What is censored data?

A

An observation is said to be censored in TTE modeling if the event of interest does not occur during the study period.

30
Q

What is left-censored?

A

In this situation (usually very uncommon in biomedical studies), a subject incurs the event before the actual study period begins. In biomedical studies, such subjects are usually excluded from TTE studies.

31
Q

What is right-censored?

A

censored (most common in most TTE studies). An observation is said to be right-censored if the study period ends and the event of interest has not occurred. This could be due to loss to follow-up or a subject that dies or is otherwise forced to leave the study from causes that are not the outcome of interest (competing risks).
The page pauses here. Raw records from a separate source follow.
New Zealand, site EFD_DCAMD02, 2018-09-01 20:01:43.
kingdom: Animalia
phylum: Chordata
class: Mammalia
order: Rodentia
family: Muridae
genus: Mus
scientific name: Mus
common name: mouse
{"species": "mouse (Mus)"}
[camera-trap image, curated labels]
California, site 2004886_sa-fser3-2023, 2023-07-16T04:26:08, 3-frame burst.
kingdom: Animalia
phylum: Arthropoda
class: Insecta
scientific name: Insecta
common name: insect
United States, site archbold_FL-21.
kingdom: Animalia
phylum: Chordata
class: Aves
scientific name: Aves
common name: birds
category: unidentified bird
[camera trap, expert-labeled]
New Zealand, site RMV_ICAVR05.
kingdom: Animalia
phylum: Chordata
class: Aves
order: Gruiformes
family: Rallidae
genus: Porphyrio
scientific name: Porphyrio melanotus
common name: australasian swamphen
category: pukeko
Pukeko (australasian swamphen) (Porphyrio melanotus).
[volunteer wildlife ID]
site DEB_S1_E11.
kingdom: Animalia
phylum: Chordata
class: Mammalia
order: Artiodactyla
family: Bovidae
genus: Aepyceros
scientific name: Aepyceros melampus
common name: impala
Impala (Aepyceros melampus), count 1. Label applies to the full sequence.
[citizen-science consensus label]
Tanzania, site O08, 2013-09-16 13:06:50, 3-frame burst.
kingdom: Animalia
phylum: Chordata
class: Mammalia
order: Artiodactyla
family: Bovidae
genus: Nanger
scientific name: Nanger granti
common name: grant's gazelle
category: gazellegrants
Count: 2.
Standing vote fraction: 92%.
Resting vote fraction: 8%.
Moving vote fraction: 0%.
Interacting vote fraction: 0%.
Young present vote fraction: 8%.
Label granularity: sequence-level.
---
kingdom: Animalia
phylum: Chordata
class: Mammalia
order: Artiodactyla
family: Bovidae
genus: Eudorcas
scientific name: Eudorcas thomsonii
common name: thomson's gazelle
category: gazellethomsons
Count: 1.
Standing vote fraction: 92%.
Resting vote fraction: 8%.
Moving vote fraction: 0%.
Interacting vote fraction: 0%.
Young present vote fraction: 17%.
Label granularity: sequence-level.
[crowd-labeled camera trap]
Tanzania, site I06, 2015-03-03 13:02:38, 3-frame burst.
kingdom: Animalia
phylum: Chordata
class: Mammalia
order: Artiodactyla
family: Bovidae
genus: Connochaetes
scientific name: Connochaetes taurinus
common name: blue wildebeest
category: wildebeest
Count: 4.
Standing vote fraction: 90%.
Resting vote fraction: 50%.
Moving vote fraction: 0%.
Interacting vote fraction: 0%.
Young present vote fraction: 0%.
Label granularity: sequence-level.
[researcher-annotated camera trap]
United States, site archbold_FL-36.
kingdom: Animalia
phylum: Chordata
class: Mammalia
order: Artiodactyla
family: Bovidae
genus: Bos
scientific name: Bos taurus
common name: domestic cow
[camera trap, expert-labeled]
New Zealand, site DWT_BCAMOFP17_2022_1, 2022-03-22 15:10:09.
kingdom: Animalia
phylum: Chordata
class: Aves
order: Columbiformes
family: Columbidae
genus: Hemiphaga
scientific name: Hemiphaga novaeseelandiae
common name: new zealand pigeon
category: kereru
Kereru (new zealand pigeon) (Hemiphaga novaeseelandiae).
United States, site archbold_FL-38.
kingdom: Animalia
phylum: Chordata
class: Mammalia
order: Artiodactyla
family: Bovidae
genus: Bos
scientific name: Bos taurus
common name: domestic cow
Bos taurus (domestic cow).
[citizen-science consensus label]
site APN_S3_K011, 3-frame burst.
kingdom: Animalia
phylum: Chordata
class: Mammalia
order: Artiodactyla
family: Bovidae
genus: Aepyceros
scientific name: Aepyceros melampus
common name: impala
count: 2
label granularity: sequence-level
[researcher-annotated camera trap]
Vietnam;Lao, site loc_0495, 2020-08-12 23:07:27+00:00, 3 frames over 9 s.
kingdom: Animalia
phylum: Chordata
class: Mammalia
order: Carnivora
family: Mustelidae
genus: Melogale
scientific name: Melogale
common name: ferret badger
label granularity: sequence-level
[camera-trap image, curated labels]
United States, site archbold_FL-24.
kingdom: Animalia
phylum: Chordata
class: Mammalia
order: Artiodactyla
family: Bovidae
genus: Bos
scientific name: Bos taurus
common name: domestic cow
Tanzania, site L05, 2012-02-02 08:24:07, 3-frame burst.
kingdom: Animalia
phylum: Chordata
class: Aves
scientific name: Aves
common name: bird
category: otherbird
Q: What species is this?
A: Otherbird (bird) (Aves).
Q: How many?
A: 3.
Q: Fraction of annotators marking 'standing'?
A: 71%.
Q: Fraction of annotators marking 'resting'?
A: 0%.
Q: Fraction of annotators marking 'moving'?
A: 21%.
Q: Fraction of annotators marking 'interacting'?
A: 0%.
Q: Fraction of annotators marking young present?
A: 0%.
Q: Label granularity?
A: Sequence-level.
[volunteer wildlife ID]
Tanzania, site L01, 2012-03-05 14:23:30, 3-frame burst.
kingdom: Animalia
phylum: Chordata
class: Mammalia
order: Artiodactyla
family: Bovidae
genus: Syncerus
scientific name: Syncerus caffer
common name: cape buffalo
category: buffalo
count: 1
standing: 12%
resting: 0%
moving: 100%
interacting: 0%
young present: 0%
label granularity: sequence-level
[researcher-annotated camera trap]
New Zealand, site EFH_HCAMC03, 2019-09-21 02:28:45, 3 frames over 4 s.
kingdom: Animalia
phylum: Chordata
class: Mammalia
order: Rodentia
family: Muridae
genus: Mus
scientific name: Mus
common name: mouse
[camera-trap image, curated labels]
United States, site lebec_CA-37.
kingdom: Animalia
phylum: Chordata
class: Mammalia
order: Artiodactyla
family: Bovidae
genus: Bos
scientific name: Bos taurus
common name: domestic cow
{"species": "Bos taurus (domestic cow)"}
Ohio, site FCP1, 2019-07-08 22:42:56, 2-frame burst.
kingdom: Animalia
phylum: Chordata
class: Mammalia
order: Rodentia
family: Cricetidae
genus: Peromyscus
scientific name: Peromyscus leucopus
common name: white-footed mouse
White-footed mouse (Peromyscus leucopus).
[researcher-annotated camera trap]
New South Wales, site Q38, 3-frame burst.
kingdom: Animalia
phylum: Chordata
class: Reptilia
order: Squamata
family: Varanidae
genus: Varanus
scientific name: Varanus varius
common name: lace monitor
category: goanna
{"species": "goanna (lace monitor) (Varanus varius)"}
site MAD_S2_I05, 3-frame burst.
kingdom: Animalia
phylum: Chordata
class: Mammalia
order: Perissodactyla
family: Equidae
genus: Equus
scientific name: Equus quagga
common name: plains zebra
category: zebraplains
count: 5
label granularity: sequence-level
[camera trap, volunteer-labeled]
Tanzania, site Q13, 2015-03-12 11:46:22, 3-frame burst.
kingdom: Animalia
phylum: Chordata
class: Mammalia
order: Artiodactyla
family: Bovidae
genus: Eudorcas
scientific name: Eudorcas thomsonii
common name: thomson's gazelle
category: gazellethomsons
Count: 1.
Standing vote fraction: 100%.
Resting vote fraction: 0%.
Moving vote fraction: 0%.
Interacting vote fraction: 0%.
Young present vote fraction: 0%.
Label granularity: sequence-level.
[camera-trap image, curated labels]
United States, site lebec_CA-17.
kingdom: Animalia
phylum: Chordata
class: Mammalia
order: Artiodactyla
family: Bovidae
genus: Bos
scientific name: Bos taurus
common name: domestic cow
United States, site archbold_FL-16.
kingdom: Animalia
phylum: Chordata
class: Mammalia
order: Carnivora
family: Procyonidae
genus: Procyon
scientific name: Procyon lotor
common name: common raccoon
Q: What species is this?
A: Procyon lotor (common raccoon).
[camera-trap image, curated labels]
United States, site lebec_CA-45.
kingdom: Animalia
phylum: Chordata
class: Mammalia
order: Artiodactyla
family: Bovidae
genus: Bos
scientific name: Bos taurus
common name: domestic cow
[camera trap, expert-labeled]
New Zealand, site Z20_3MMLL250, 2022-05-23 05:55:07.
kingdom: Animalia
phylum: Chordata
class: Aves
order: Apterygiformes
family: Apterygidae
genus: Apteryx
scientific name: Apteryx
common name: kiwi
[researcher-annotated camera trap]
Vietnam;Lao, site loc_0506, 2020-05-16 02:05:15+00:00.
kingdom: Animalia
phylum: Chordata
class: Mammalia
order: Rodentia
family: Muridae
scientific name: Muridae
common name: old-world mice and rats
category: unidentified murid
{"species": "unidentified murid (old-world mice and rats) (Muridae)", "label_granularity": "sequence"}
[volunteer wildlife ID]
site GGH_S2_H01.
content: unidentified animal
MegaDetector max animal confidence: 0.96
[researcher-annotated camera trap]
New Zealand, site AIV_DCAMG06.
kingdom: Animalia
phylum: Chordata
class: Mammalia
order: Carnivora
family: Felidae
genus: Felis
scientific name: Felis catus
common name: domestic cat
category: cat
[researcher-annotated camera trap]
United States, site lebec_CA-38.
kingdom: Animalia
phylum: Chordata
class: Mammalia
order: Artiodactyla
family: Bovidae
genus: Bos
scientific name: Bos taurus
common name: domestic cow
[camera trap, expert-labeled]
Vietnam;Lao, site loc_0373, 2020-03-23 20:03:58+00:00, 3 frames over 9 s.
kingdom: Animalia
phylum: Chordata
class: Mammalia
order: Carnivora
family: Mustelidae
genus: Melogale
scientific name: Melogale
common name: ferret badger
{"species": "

The most usual reason is simply that the study ends but the subject has remained free of the outcome of interest (simple censoring).

32
Q

What is interval-censored?

A

An observation is interval-censored if it incurs the event of interest during a time it was not under observation. Without additional information (for example, full medical records), we only know that a subject failed between time (gone) and time (back).

33
Q

What is a log-rank test?

A

Tests whether two kaplan-meier survival curves are statistically different.

34
Q

What does a log-rank test output look like?

A

Table of events observed and events expected. Relevant output = lowest number “LRChi2” which is the p value.

35
Q

What does “adjusting for something mean”?

A

Controlling for it/holding it steady

36
Q

What is an important requirement for Cox regression?

A

Proportional hazards over time

37
Q

What values can hazard ratios take and what do they mean?

A

Hazard ratios 1.00 indicate a deleterious effect. To get to the hazard ratio, simply exponentiate B. Thus e -0.37 = 0.69.

38
Q

What is an important and beneficial element of regression?

A

Remember that one of the properties of regression is that the effect estimate (here, the hazard ratio) for any variable is adjusted for all other variables in the model.

39
Q

What would a null hazard ratio be?

A

1.0 neither protective nor hurtful

40
Q

What is an important test to run alongside a cox proportional hazards test?

A

A test for the proportional hazards assumption. Output = Harrells’ C (equivalent of a p value). This test is similar to Bartletts or Levenes test…desire a non-significant p value.

41
Q

What is a log-log curve?

A

A visual proportional hazards assumption test. You want the two lines to be parallel.

42
Q

What is the harvesting effect?

A

The harvesting effect: the guys who can’t hack it, drop out. Making it so that the older guys remaining are the tough ones. The effects of exposure HARVEST the stronger, insensitive men. This causes the older guys to look healthier/be in better condition. The weak ones dropped out.

43
Q

What does classic effect modification look like?

A

Diverging lines. (When a predictor has a different effect on different groups).